== PROBLEM REQUIREMENTS ==
For the word "this", determine how many lines of the entries below contain it, and give only that number.

== DATA PROVIDED ==
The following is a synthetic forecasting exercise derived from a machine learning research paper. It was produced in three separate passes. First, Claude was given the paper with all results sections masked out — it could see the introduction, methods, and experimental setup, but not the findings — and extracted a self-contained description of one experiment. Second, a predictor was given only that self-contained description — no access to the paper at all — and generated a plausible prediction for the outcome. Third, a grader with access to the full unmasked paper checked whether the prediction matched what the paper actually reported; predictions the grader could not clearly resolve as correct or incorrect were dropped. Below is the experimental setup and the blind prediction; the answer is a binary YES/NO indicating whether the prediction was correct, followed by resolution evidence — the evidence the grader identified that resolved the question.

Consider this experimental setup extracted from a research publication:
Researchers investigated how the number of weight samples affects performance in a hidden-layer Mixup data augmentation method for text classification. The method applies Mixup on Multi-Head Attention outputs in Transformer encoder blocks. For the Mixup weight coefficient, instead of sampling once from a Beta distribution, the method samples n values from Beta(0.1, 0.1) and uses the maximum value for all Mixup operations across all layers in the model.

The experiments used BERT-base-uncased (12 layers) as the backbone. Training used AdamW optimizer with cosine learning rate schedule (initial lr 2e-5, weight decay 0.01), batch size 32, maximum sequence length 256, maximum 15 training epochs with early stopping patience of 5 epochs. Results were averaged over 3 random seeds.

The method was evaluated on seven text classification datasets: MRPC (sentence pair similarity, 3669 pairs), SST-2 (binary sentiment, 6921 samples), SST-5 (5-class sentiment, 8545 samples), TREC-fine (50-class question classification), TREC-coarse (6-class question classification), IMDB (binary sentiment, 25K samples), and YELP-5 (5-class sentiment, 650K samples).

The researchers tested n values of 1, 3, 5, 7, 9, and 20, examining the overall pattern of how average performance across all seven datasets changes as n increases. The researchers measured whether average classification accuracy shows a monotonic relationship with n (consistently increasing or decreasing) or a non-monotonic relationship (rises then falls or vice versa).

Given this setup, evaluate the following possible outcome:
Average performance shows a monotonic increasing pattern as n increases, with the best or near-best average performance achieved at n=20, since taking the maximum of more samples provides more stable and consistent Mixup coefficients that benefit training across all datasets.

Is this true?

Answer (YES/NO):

== REPLY TO THE TASK ==
3